The second shot still seems to be too fast. I have shot this gun before and can tell you it would be pretty hard to intentionally fire two shots that fast on purpose.


----------



## JoeZ (Sep 30, 2007)

CootCommander said:


> It happens when people that have no business firing that kind of weapon attempt to do so. Whomever would let someone with limited experience shoot that caliber of a handgun is a complete idiot with no regard to safe firearm handling what so ever. JMO



Well there's a technical explanation.


----------



## scubapro (Nov 27, 2010)

My 10.5" PC Hunter did that when I was shooting it. I got a cut over my eye from the scope hitting me -- poor people at the range thought that I'd been shot since I was bleeding like a stuck pig...


----------



## CootCommander (Aug 24, 2008)

JoeZ said:


> Well there's a technical explanation.


It's an unintentional bump fire caused by an improper grip and a stationary trigger finger. The recoil applies forward pressure back to the trigger finger causing another cycle of the action.


----------



## Baitcaster (Oct 4, 2007)

what's scary is where did the other round fly off to ?


----------



## Crab Man (Oct 21, 2011)

Seems like a good reason to make a single action version of the .500. Especially with the longer barrel versions designed for hunting I don't even see the point of needing a double action.


----------



## kaferhaus (Oct 8, 2009)

CootCommander said:


> It's an unintentional bump fire caused by an improper grip and a stationary trigger finger. The recoil applies forward pressure back to the trigger finger causing another cycle of the action.

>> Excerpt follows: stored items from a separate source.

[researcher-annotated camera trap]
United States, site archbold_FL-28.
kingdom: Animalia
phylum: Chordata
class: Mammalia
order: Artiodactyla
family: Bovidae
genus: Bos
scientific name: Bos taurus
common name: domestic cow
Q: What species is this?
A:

That is exactly how it happens. It's not uncommon in heavy recoiling revolvers OR autos. I had a Colt Delta Elite in 10MM many years ago that more than one person I let shoot it did the unintentional "double tap".. you can't limp wrist those.


----------



## cbigcarl (May 28, 2009)

I've had s 500 for almost three years now and never had that problem. I have let a lot of people shoot it including my 65 year old mother.


----------



## SAWMAN (May 24, 2010)

*Disagree*

Respectfully,I would disagree with,"It's not uncommon....." for this to happen. I have taught the 1911/45ACP to military personnel for some years. Including some of the smallest females that were in the Navy and Marine Corps. I have been the range officer for probably some 100,000+rds being fired. I experienced two "runaways" and that was a weapon malfunction.

My opinion is that if you have proper training,have a proper functioning weapon with a standard pull weight trigger,with NO non factory parts,have the proper mental attitude,and average muscle strength without any disabilities,the chance of this happening is darn near zero. 

I have been at ranges where the husband tries to get the 4'11",105# wife to shoot his Freedom Arms 454Casull or something similar. This is just plain irresponsible. It is not funny,cool,or RAD. It is stupid. To intentionally set up someone to get hurt while you film it(especially a loved one)is completely......?......sad. ---- SAWMAN


----------



## Crab Man (Oct 21, 2011)

SAWMAN said:


> I have been at ranges where the husband tries to get the 4'11",105# wife to shoot his Freedom Arms 454Casull or something similar. This is just plain irresponsible. It is not funny,cool,or RAD. It is stupid. To intentionally set up someone to get hurt while you film it(especially a loved one)is completely......?......sad. ---- SAWMAN


This


----------